- **TAREFAS PROPOSTAS**
a: Reescreva em forma de lista o parágrafo do trecho sobre incentivos fiscais que começa com "Inaugurada em 2008". Mantenha os fatos principais.
b: Segundo o trecho sobre incentivos fiscais, a quantos quilômetros de Cuiabá fica Rondonópolis?
c: Traduza para o inglês esta frase do trecho sobre incentivos fiscais: "Os incentivos fiscais têm o potencial de transformar a dinâmica econômica de um Estado."

- **TRECHO FORNECIDO**
Os incentivos fiscais têm o potencial de transformar a dinâmica econômica de um Estado. Mas também podem significar prejuízos expressivos às contas públicas se o desenvolvimento econômico e social proporcionado pelo seu estabelecimento numa determinada região não justificar os altos valores que deixam de ser arrecadados. Se, além disso, uma empresa ainda possui problemas na justiça e é suspeita de sonegar impostos, o sinal amarelo deve ser ativado nos órgãos fiscalizadores. Este parece ser o caso do Grupo Petrópolis, em Mato Grosso.
Inaugurada em 2008, durante o governo Blairo Maggi (PR), a Cervejaria Petrópolis – fabricante das marcas de cerveja Crystal, Petra, Lokal, Black Princess e outras – trouxe expectativa de desenvolvimento para a segunda maior economia de Mato Grosso segundo o Instituto Brasileiro de Geografia e Estatística (IBGE), a cidade de Rondonópolis (216 km de Cuiabá). No entanto, nos anos seguintes a sua instalação, denúncias de irregularidades na renúncia fiscal concedida pelo poder executivo estadual colocaram em cheque essa esperança.

- **MATERIAL FORNECIDO**
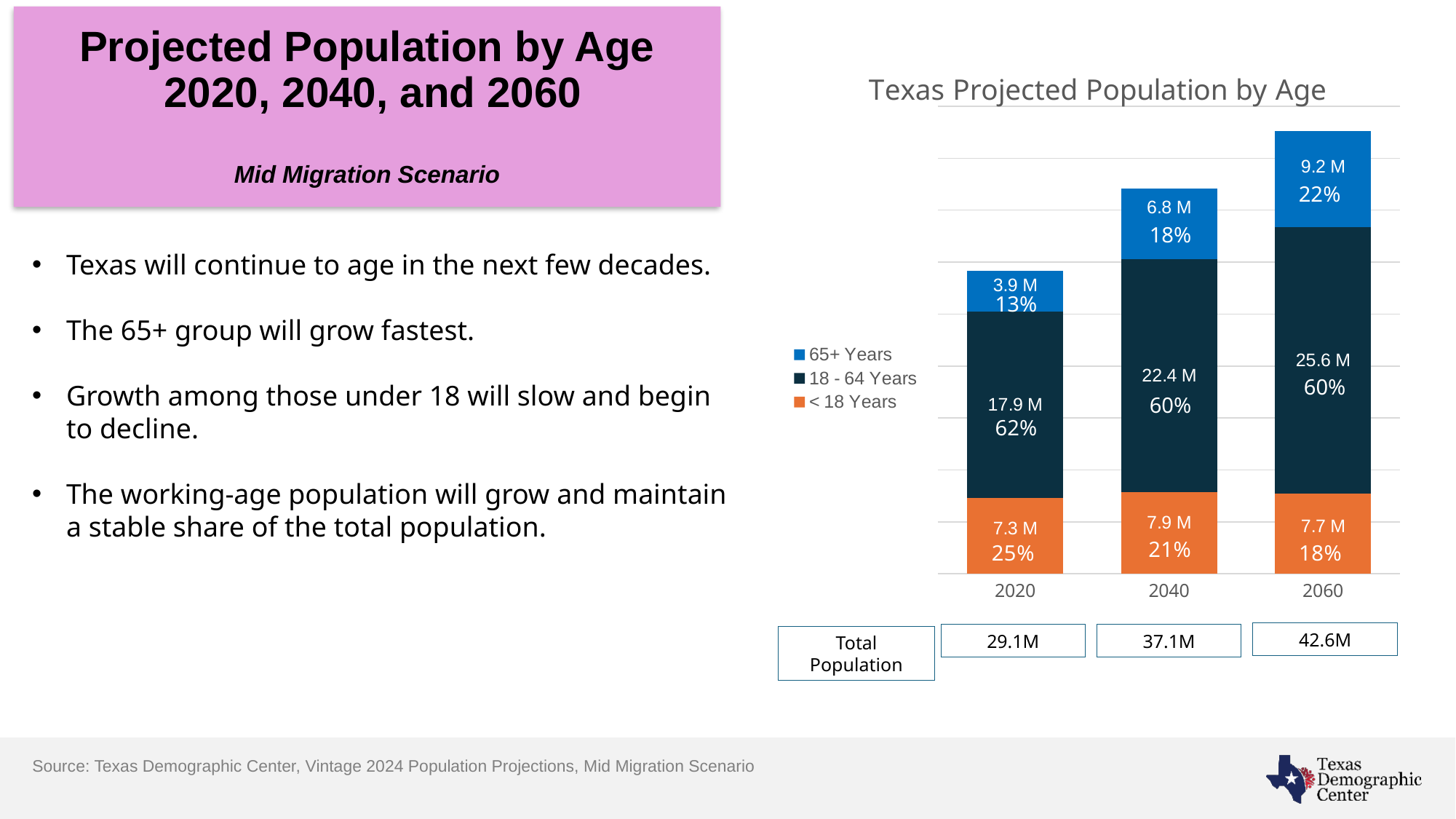
How much larger is the 65+ Years population in 2040 than in 2020? 2.9 M Which year has the largest 65+ Years population? 2060 Which year has the smallest < 18 Years population? 2020 What percentage of the 2020 population is under 18 years? 25% How many series does the legend list? 3 How many years are shown on the x axis? 3 What is the total population shown for 2040? 37.1M Is the < 18 Years population larger in 2040 or in 2060? 2040 What is the projected 65+ Years population in 2060? 9.2 M Does the 65+ Years share of the population rise or fall from 2020 to 2060? Rise What kind of chart is shown? Stacked bar chart What is the projected 18 - 64 Years population in 2040? 22.4 M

- **RESPOSTAS DAS TAREFAS**
a:
- A Cervejaria Petrópolis foi inaugurada em 2008, durante o governo Blairo Maggi (PR).
- Ela fabrica as cervejas Crystal, Petra, Lokal, Black Princess e outras marcas.
- Instalou-se em Rondonópolis, a 216 km de Cuiabá, segunda maior economia de Mato Grosso segundo o IBGE.
- Sua chegada trouxe expectativa de desenvolvimento para a cidade.
- Nos anos seguintes, denúncias de irregularidades na renúncia fiscal concedida pelo poder executivo estadual puseram essa esperança em dúvida.

b: A 216 km.

c: Tax incentives have the potential to transform the economic dynamics of a state.